Exercise: Apart from the pictures, every entry should be reproduced exactly.

Data to use:
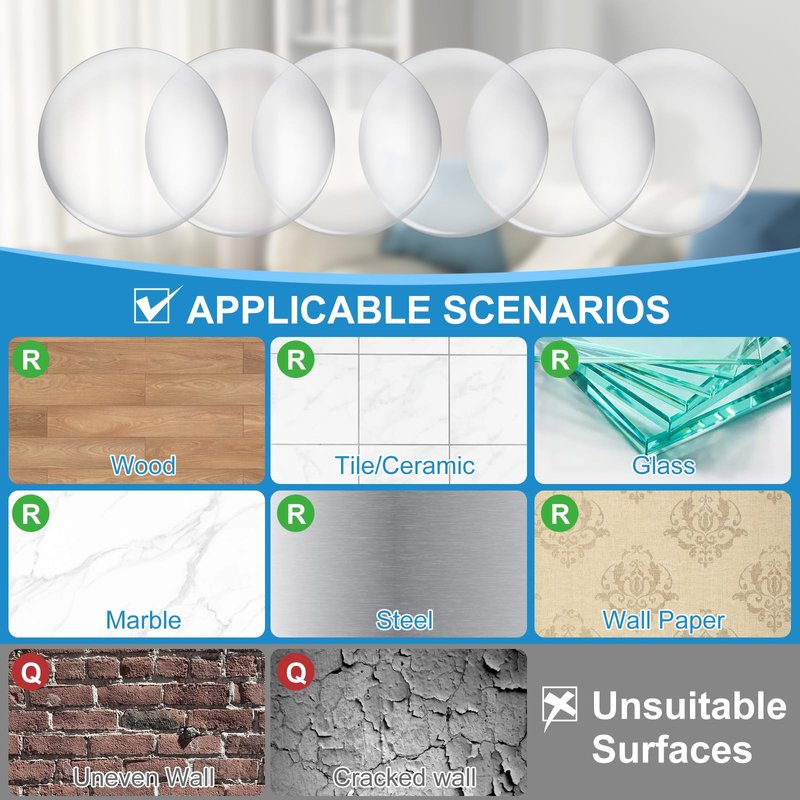 APPLICABLE SCENARIOS

R
Wood

R
Tile/Ceramic

R
Glass

R
Marble

R
Steel

R
Wall Paper

Q
Uneven Wall

Q
Cracked wall

Unsuitable Surfaces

Solution to this problem:
 APPLICABLE SCENARIOS

R
Wood

R
Tile/Ceramic

R
Glass

R
Marble

R
Steel

R
Wall Paper

Q
Uneven Wall

Q
Cracked wall

Unsuitable Surfaces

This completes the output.